┌──

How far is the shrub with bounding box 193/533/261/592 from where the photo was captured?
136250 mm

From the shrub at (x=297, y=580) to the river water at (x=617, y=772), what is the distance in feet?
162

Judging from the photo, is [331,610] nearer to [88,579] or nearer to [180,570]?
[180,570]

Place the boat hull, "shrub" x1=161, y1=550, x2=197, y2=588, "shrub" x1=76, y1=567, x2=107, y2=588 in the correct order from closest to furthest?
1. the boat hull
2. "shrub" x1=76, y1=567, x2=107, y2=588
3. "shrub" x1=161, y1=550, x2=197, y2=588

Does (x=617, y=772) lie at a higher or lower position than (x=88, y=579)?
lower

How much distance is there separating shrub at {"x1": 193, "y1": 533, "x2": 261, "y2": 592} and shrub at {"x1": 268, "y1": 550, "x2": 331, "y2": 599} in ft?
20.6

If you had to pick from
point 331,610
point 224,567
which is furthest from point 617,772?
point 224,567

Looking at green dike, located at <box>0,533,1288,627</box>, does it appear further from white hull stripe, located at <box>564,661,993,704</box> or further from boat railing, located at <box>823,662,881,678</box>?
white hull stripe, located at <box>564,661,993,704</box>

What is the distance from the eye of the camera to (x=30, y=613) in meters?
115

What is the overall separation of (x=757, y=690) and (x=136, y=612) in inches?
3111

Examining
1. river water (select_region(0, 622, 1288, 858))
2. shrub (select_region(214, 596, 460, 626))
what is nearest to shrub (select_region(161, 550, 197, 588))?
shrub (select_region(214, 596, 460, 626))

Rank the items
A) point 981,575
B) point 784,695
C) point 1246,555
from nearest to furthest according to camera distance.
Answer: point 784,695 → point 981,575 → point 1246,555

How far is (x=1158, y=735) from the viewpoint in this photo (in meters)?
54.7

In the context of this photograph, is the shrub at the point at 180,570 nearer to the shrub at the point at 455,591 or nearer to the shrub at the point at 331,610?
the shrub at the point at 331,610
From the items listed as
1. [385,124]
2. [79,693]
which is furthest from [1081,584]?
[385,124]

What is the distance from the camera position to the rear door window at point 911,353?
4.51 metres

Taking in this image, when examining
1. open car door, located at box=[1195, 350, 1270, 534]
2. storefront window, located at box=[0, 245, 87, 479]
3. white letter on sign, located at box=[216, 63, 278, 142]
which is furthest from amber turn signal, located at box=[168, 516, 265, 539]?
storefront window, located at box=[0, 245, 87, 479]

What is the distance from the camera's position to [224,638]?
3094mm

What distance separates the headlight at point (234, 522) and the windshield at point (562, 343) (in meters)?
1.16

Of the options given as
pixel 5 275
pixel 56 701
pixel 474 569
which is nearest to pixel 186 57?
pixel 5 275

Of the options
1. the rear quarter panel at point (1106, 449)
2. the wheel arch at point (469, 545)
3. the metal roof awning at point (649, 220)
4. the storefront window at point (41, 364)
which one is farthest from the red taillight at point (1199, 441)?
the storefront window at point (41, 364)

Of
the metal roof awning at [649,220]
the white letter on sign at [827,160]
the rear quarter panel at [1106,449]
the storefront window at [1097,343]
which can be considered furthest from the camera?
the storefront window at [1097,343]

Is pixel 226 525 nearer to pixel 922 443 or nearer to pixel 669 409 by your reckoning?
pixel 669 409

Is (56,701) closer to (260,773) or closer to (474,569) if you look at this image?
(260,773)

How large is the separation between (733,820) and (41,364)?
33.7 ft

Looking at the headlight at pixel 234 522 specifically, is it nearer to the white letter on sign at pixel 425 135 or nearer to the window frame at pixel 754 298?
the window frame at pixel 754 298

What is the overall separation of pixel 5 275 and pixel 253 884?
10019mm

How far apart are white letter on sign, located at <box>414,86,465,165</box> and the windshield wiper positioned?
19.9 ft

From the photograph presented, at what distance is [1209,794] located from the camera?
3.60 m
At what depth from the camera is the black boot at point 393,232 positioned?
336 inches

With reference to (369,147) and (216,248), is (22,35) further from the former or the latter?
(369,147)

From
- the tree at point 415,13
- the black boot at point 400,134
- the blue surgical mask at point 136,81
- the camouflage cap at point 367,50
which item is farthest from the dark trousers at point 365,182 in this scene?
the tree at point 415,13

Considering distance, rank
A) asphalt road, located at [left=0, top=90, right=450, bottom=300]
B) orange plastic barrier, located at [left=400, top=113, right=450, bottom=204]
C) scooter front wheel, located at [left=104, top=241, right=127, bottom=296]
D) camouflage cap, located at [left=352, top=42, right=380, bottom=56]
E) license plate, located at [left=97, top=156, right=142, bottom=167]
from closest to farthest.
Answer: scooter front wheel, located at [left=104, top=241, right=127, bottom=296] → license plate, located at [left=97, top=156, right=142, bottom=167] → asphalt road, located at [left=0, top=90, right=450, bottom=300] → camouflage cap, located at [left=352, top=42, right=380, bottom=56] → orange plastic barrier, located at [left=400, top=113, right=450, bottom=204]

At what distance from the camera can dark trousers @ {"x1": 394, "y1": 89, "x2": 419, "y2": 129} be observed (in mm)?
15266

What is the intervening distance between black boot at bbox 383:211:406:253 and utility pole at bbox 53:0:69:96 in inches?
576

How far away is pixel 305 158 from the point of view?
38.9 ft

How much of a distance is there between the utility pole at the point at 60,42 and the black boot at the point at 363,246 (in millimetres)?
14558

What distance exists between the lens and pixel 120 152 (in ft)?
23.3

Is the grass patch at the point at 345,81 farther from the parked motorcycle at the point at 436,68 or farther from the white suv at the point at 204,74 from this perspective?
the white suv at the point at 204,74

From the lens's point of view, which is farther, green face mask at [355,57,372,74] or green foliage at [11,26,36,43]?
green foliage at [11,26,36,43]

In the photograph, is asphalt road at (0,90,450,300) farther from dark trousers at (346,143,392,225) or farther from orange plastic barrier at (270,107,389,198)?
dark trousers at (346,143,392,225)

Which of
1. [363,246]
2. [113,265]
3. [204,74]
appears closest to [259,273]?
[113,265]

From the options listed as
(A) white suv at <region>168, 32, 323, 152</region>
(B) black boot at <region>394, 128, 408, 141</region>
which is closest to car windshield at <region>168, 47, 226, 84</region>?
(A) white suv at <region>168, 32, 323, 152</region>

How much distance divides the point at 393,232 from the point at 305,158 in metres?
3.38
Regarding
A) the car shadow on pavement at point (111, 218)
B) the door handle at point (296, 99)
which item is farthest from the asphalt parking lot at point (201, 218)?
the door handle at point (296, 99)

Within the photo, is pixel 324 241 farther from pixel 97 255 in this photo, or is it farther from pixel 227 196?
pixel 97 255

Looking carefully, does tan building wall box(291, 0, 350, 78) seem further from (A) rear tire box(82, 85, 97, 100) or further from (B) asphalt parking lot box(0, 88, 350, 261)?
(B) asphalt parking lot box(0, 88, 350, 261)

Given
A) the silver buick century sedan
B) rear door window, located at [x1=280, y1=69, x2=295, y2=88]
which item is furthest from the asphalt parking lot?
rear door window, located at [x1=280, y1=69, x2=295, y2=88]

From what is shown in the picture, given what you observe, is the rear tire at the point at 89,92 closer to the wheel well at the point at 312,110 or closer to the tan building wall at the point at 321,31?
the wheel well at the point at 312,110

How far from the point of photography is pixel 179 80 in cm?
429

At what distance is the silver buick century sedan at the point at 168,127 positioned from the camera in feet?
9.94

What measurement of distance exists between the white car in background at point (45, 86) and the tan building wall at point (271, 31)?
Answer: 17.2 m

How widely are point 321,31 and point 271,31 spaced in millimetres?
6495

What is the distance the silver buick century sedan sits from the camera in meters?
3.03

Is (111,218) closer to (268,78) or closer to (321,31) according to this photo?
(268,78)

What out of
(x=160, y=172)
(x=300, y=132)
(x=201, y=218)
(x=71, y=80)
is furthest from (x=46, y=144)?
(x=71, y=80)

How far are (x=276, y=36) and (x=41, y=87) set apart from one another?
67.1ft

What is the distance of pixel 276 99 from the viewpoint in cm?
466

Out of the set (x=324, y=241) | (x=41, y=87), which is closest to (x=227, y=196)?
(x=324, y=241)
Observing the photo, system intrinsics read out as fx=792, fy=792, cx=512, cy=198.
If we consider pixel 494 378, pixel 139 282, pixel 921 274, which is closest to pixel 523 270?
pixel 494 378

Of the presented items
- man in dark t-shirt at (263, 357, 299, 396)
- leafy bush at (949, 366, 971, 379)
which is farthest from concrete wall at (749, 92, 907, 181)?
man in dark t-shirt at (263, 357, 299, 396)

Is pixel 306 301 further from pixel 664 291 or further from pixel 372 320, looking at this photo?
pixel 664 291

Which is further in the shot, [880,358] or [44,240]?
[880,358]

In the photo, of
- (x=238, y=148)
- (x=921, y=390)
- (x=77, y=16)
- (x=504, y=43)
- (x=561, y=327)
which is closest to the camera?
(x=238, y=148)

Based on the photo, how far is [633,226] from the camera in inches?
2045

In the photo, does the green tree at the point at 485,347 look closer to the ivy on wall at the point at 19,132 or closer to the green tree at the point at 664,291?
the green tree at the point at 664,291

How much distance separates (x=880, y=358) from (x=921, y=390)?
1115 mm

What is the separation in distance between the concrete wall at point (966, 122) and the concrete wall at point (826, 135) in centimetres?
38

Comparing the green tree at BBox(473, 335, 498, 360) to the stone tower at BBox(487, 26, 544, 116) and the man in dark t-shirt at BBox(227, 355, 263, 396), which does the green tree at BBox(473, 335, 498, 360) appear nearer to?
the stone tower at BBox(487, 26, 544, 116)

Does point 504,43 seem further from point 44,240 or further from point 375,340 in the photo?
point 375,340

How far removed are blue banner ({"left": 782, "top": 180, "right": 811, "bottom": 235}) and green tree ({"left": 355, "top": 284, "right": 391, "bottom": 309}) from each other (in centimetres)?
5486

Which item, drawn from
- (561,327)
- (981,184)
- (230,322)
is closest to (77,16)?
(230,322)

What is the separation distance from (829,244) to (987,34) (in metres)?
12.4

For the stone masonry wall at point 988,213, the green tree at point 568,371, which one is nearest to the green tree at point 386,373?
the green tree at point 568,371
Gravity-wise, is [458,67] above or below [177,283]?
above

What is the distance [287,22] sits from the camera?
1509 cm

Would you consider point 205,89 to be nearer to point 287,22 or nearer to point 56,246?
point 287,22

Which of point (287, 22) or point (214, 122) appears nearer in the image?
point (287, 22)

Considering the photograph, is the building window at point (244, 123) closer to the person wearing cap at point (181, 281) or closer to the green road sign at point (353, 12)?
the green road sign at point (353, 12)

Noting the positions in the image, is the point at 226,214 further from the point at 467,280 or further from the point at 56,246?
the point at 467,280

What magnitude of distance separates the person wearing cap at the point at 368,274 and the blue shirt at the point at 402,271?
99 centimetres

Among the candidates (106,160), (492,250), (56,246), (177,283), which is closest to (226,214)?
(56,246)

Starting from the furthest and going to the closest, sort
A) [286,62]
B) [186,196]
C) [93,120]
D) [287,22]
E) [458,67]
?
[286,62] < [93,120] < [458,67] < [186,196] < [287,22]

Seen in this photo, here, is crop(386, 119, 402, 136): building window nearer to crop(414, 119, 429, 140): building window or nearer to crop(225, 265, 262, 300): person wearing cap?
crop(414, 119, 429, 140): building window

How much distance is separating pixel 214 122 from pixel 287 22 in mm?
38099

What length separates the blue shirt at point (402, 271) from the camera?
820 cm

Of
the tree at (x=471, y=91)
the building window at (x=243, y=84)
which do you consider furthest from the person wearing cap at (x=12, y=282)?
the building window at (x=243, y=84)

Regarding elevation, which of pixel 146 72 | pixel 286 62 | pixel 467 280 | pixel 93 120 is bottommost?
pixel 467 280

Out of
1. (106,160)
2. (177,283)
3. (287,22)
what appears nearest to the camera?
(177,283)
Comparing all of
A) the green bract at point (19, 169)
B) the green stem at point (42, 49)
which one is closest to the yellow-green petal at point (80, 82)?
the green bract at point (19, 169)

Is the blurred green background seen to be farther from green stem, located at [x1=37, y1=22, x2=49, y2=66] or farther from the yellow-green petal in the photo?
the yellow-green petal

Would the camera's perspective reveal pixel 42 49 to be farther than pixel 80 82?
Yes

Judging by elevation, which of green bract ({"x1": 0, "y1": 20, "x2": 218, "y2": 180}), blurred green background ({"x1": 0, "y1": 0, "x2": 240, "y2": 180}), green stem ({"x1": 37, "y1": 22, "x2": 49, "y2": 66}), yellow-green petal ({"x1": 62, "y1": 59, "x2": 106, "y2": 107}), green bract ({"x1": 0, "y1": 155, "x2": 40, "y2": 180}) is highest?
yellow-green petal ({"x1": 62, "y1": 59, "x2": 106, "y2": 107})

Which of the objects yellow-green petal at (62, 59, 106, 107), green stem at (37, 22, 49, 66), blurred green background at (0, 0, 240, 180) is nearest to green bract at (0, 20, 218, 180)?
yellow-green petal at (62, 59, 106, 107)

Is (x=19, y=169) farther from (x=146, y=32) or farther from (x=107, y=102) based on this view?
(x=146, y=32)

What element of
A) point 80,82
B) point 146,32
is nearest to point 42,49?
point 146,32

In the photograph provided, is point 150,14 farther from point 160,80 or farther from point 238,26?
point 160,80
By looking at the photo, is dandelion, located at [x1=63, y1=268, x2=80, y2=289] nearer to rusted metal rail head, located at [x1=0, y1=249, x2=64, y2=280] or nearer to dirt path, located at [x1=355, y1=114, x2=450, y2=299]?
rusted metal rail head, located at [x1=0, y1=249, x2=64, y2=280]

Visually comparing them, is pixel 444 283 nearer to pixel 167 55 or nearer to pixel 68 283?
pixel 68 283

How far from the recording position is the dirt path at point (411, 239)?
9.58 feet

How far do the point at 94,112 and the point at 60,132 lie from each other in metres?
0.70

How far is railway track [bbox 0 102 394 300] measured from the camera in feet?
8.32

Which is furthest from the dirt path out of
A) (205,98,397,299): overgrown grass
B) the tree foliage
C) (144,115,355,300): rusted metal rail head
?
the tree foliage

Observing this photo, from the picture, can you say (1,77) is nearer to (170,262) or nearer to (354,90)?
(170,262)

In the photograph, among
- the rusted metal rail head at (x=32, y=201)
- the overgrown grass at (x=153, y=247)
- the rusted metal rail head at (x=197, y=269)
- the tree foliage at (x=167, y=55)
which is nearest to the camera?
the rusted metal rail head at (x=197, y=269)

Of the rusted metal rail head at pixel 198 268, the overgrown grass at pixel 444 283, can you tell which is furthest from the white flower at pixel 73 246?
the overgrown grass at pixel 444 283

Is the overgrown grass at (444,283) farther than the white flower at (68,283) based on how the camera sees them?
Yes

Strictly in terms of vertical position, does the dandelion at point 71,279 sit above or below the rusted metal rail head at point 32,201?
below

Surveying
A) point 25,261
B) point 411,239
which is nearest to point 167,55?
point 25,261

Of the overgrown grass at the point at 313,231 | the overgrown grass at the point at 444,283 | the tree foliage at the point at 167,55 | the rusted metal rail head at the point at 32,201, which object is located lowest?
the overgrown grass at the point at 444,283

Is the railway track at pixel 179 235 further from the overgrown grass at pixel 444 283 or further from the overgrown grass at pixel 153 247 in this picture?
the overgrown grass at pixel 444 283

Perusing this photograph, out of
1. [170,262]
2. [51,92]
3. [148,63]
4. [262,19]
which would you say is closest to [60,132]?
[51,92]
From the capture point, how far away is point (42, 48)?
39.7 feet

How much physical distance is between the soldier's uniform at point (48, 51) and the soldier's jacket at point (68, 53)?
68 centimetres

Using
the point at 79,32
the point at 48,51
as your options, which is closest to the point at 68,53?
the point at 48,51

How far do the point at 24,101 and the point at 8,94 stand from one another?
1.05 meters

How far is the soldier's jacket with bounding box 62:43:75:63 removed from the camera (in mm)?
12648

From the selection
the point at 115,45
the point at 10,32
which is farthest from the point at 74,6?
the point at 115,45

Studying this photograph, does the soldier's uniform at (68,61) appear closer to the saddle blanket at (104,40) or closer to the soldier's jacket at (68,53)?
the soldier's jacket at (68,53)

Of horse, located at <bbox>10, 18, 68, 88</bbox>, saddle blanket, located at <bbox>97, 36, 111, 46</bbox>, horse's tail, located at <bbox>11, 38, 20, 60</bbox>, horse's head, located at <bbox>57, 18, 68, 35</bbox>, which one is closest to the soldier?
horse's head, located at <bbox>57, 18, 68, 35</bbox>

└──

Exercise objective — Copy only the stretch running from the line containing "How far do the point at 24,101" to the final line of the entries, both ends included, exactly as it stands.

Full output —
How far do the point at 24,101 and the point at 8,94 stand from one another?
1.05 meters

How far is the soldier's jacket with bounding box 62:43:75:63 removed from the camera (in mm)?
12648

From the selection
the point at 115,45
the point at 10,32
which is farthest from the point at 74,6?
the point at 115,45

Studying this photograph, does the soldier's uniform at (68,61) appear closer to the saddle blanket at (104,40) or closer to the soldier's jacket at (68,53)?
the soldier's jacket at (68,53)

Of horse, located at <bbox>10, 18, 68, 88</bbox>, saddle blanket, located at <bbox>97, 36, 111, 46</bbox>, horse's tail, located at <bbox>11, 38, 20, 60</bbox>, horse's head, located at <bbox>57, 18, 68, 35</bbox>, which one is closest to the soldier?
horse's head, located at <bbox>57, 18, 68, 35</bbox>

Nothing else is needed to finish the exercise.